== JOB ==
Render every line of the listing below as a numbered list, leaving out the blank lines.

== DATA FOR PROCESSING ==
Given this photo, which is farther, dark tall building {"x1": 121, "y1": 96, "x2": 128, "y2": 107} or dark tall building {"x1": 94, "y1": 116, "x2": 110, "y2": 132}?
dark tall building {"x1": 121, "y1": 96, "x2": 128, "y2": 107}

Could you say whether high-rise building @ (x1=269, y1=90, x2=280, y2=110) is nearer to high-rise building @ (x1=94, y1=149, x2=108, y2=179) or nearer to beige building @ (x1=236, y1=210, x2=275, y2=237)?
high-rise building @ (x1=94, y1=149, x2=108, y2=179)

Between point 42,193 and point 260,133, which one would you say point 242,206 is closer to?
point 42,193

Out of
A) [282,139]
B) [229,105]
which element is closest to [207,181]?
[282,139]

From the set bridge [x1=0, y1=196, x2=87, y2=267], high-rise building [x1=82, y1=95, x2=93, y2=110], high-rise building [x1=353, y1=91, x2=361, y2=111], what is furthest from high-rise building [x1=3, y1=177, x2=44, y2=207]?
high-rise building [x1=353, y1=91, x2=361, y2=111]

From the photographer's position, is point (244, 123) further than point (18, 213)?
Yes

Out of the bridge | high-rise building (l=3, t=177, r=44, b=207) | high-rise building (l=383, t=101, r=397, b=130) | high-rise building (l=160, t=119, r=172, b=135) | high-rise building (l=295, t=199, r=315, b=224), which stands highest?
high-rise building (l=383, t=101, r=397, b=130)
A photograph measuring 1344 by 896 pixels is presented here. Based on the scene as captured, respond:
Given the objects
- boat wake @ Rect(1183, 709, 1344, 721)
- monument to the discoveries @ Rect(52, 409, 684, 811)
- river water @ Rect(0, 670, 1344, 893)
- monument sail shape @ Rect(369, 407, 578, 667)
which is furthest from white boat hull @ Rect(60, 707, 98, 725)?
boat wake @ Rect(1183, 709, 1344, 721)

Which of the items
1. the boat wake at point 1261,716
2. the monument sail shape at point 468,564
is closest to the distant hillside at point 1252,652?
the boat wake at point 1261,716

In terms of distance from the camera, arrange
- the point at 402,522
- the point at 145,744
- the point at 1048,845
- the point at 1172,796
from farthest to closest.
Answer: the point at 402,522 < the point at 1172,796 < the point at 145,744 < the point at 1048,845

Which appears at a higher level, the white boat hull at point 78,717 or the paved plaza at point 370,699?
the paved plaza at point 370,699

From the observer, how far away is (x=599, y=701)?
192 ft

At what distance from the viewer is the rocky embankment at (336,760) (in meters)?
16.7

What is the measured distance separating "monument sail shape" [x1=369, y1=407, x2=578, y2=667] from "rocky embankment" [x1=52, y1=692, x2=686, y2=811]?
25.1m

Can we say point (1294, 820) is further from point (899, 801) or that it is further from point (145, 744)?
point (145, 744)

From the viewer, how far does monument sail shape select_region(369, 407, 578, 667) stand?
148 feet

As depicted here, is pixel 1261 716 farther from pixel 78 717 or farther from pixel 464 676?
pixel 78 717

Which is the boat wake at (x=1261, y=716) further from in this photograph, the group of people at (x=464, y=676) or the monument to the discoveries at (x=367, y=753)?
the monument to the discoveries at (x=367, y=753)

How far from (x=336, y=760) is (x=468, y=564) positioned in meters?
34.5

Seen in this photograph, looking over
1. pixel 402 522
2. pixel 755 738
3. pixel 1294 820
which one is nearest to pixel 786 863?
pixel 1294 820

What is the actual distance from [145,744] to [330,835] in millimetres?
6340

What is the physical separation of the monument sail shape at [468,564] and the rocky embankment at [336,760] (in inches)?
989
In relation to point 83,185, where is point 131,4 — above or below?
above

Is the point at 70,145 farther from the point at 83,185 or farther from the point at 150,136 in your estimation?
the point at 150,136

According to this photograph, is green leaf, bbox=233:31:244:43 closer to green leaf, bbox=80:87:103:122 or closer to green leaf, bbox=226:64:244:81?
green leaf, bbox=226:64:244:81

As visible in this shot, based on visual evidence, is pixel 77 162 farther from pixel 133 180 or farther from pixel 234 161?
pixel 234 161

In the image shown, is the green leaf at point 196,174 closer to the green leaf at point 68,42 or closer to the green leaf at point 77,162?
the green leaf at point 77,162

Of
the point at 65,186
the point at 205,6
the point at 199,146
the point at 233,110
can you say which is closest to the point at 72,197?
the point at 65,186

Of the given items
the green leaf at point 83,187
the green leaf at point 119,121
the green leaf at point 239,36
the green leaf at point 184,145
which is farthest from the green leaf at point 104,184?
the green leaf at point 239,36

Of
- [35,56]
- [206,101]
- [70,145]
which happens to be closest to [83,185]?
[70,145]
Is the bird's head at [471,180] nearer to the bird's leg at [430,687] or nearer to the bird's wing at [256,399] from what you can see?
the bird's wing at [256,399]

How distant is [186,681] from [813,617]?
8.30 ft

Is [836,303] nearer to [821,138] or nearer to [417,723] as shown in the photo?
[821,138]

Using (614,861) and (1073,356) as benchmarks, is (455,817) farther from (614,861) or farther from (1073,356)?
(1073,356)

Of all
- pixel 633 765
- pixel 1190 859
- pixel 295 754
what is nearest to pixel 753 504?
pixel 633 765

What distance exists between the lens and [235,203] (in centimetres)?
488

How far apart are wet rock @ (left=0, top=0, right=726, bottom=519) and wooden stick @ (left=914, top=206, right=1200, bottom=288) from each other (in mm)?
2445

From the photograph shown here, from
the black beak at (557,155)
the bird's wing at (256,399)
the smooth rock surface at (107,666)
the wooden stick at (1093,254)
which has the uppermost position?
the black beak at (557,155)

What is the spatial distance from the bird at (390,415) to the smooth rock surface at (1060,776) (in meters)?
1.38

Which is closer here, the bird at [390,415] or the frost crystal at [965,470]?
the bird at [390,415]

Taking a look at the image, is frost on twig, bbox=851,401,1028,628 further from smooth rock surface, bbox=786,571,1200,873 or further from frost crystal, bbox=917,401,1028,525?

== WRITTEN SOLUTION ==
1. Given this photo, which is farther, dark tall building {"x1": 121, "y1": 96, "x2": 128, "y2": 107} or dark tall building {"x1": 94, "y1": 116, "x2": 110, "y2": 132}?
2. dark tall building {"x1": 121, "y1": 96, "x2": 128, "y2": 107}
3. Could you say whether high-rise building @ (x1=269, y1=90, x2=280, y2=110) is nearer to high-rise building @ (x1=94, y1=149, x2=108, y2=179) or nearer to beige building @ (x1=236, y1=210, x2=275, y2=237)?
4. high-rise building @ (x1=94, y1=149, x2=108, y2=179)
5. Between point 42,193 and point 260,133, which one would you say point 242,206 is closer to?
6. point 42,193
7. Out of
8. A) [282,139]
9. B) [229,105]
10. which element is closest to [207,181]?
11. [282,139]
12. From the set bridge [x1=0, y1=196, x2=87, y2=267], high-rise building [x1=82, y1=95, x2=93, y2=110], high-rise building [x1=353, y1=91, x2=361, y2=111], what is furthest from high-rise building [x1=3, y1=177, x2=44, y2=207]?
13. high-rise building [x1=353, y1=91, x2=361, y2=111]
14. From the photographer's position, is point (244, 123) further than point (18, 213)?
15. Yes
16. Out of the bridge | high-rise building (l=3, t=177, r=44, b=207) | high-rise building (l=383, t=101, r=397, b=130) | high-rise building (l=160, t=119, r=172, b=135) | high-rise building (l=295, t=199, r=315, b=224), which stands highest?
17. high-rise building (l=383, t=101, r=397, b=130)
18. A photograph measuring 1344 by 896 pixels is presented here. Based on the scene as captured, respond:
19. Given the objects
20. - boat wake @ Rect(1183, 709, 1344, 721)
21. - monument to the discoveries @ Rect(52, 409, 684, 811)
22. - river water @ Rect(0, 670, 1344, 893)
23. - monument sail shape @ Rect(369, 407, 578, 667)
24. which is furthest from white boat hull @ Rect(60, 707, 98, 725)?
25. boat wake @ Rect(1183, 709, 1344, 721)
26. Which of the items
27. 1. the boat wake at point 1261,716
28. 2. the monument sail shape at point 468,564
29. is closest to the distant hillside at point 1252,652?
30. the boat wake at point 1261,716
31. In terms of distance from the camera, arrange
32. - the point at 402,522
33. - the point at 145,744
34. - the point at 1048,845
35. - the point at 1172,796
36. from farthest to closest.
37. Answer: the point at 402,522 < the point at 1172,796 < the point at 145,744 < the point at 1048,845
38. Which appears at a higher level, the white boat hull at point 78,717 or the paved plaza at point 370,699?
39. the paved plaza at point 370,699
40. From the observer, how far away is (x=599, y=701)?
41. 192 ft
42. At what distance from the viewer is the rocky embankment at (336,760) (in meters)?
43. 16.7
44. What is the measured distance separating "monument sail shape" [x1=369, y1=407, x2=578, y2=667] from "rocky embankment" [x1=52, y1=692, x2=686, y2=811]?
45. 25.1m
46. Can we say point (1294, 820) is further from point (899, 801) or that it is further from point (145, 744)?
47. point (145, 744)
48. From the viewer, how far does monument sail shape select_region(369, 407, 578, 667) stand?
49. 148 feet
50. As depicted here, is pixel 1261 716 farther from pixel 78 717 or farther from pixel 464 676?
51. pixel 78 717
52. Which is the boat wake at (x=1261, y=716) further from in this photograph, the group of people at (x=464, y=676) or the monument to the discoveries at (x=367, y=753)?
53. the monument to the discoveries at (x=367, y=753)
54. How far from (x=336, y=760) is (x=468, y=564) positioned in meters?
55. 34.5
56. Seen in this photograph, looking over
57. 1. pixel 402 522
58. 2. pixel 755 738
59. 3. pixel 1294 820
60. which one is nearest to pixel 786 863?
61. pixel 1294 820
62. What is the actual distance from [145,744] to [330,835] in millimetres?
63. 6340
64. What is the physical separation of the monument sail shape at [468,564] and the rocky embankment at [336,760] (in inches)?
65. 989
66. In relation to point 83,185, where is point 131,4 — above or below?
67. above
68. Is the point at 70,145 farther from the point at 83,185 or farther from the point at 150,136 in your estimation?
69. the point at 150,136
70. According to this photograph, is green leaf, bbox=233:31:244:43 closer to green leaf, bbox=80:87:103:122 or closer to green leaf, bbox=226:64:244:81?
71. green leaf, bbox=226:64:244:81
72. As visible in this shot, based on visual evidence, is pixel 77 162 farther from pixel 133 180 or farther from pixel 234 161?
73. pixel 234 161
74. In the image shown, is the green leaf at point 196,174 closer to the green leaf at point 68,42 or closer to the green leaf at point 77,162?
75. the green leaf at point 77,162
76. Of
77. the point at 65,186
78. the point at 205,6
79. the point at 199,146
80. the point at 233,110
81. can you say which is closest to the point at 72,197?
82. the point at 65,186
83. Of the given items
84. the green leaf at point 83,187
85. the green leaf at point 119,121
86. the green leaf at point 239,36
87. the green leaf at point 184,145
88. which is farthest from the green leaf at point 104,184?
89. the green leaf at point 239,36
90. Of
91. - [35,56]
92. - [206,101]
93. - [70,145]
94. which happens to be closest to [83,185]?
95. [70,145]
96. Is the bird's head at [471,180] nearer to the bird's leg at [430,687] or nearer to the bird's wing at [256,399] from what you can see?
97. the bird's wing at [256,399]
98. How distant is [186,681] from [813,617]?
99. 8.30 ft
100. Is [836,303] nearer to [821,138] or nearer to [417,723] as shown in the photo?
101. [821,138]
102. Using (614,861) and (1073,356) as benchmarks, is (455,817) farther from (614,861) or farther from (1073,356)?
103. (1073,356)
104. Of all
105. - pixel 633 765
106. - pixel 1190 859
107. - pixel 295 754
108. what is nearest to pixel 753 504?
109. pixel 633 765
110. What distance exists between the lens and [235,203] (in centimetres)?
111. 488
112. How far apart are wet rock @ (left=0, top=0, right=726, bottom=519) and wooden stick @ (left=914, top=206, right=1200, bottom=288) from each other (in mm)?
113. 2445
114. From the photograph shown here, from
115. the black beak at (557,155)
116. the bird's wing at (256,399)
117. the smooth rock surface at (107,666)
118. the wooden stick at (1093,254)
119. which has the uppermost position?
120. the black beak at (557,155)
121. What is the spatial distance from the bird at (390,415) to the smooth rock surface at (1060,776) (in meters)?
122. 1.38
123. Which is closer here, the bird at [390,415] or the frost crystal at [965,470]?
124. the bird at [390,415]
125. Taking a look at the image, is frost on twig, bbox=851,401,1028,628 further from smooth rock surface, bbox=786,571,1200,873 or further from frost crystal, bbox=917,401,1028,525?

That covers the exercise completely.